这是名正言顺的性生活,算不得流氓行径。
十年了,我的生活,我在这个社会生活已经有十年之久了。
我从未有哪一刻有现在这样在穗里面前像个做错事情的小孩一样慌张,我长得是一副二十岁的模样,实际年龄有三十岁,心理年龄都快四十了,放在封建社会我都能当爷爷了,正是子孙满堂的年纪,但是我的子孙在这个世界里竟一次都未能成功与他们的父亲会上一面。
此时此刻我竟然正准备去做我人生中第一场爱,去完成我可能上辈子都没能完成的身体上的成人礼,这合适吗?这太可笑了。
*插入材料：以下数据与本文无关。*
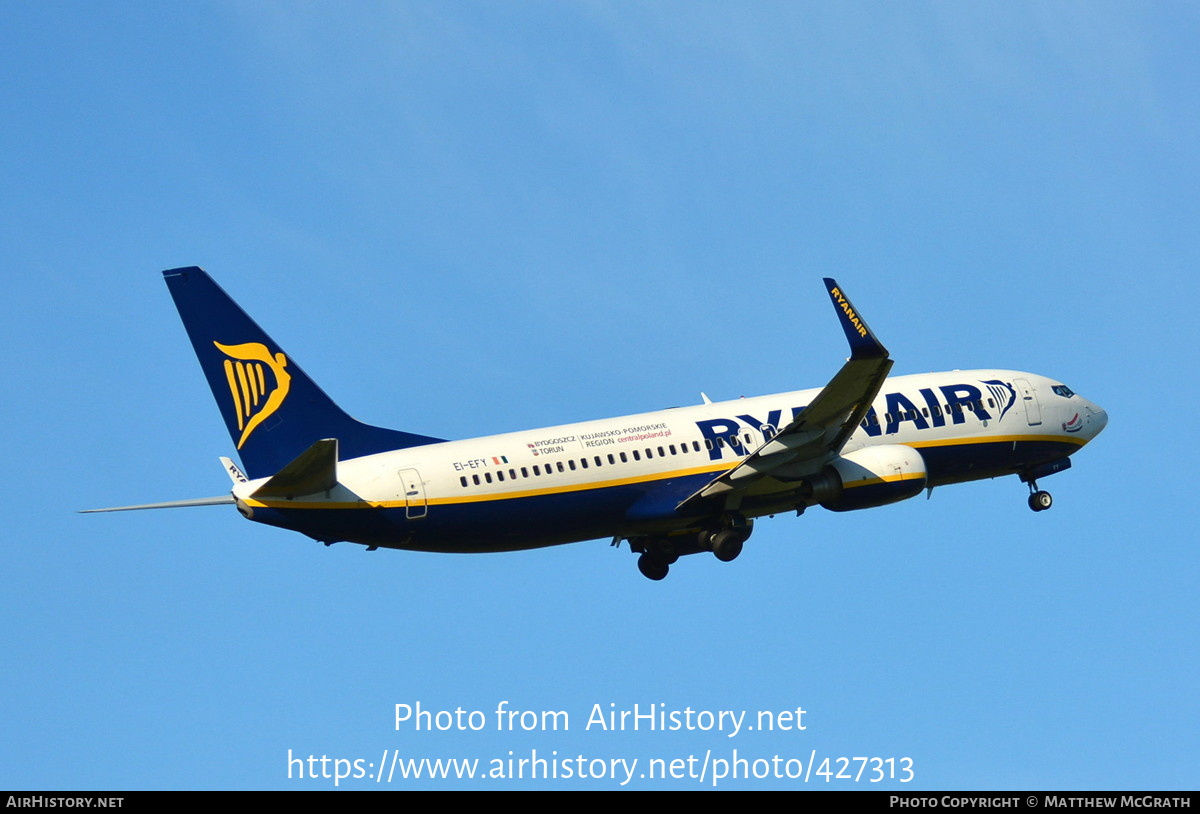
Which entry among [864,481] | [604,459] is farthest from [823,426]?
[604,459]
我反驳不出来任何言语,因为我没有经历过这一切,所以我慌张也是应该的。
更甚者我把这个责任推给了这个世界,因为这个世界它根本不给我这个做错事情的机会。委实是无聊至极!
“别装了,你是什么人,我早就知道了,看就看呗,这没什么不好承认的,我猜我自己长得很让你喜欢不过我更希望的是你在床上看到我这张脸的时候,你的下半身也能像你的审美能力欣赏我的美貌时一样喜欢我。”
这人脑子瓦特了吗?我的大脑随着我在理解这句话的时候差点萎缩了。
我们自见面以来,此人对我说的最长的一句话竟然是向我铁幕演说他的美貌。我后悔早下判词了,你们高智有钱人的谦逊在哪里,他的脸皮又放在哪里?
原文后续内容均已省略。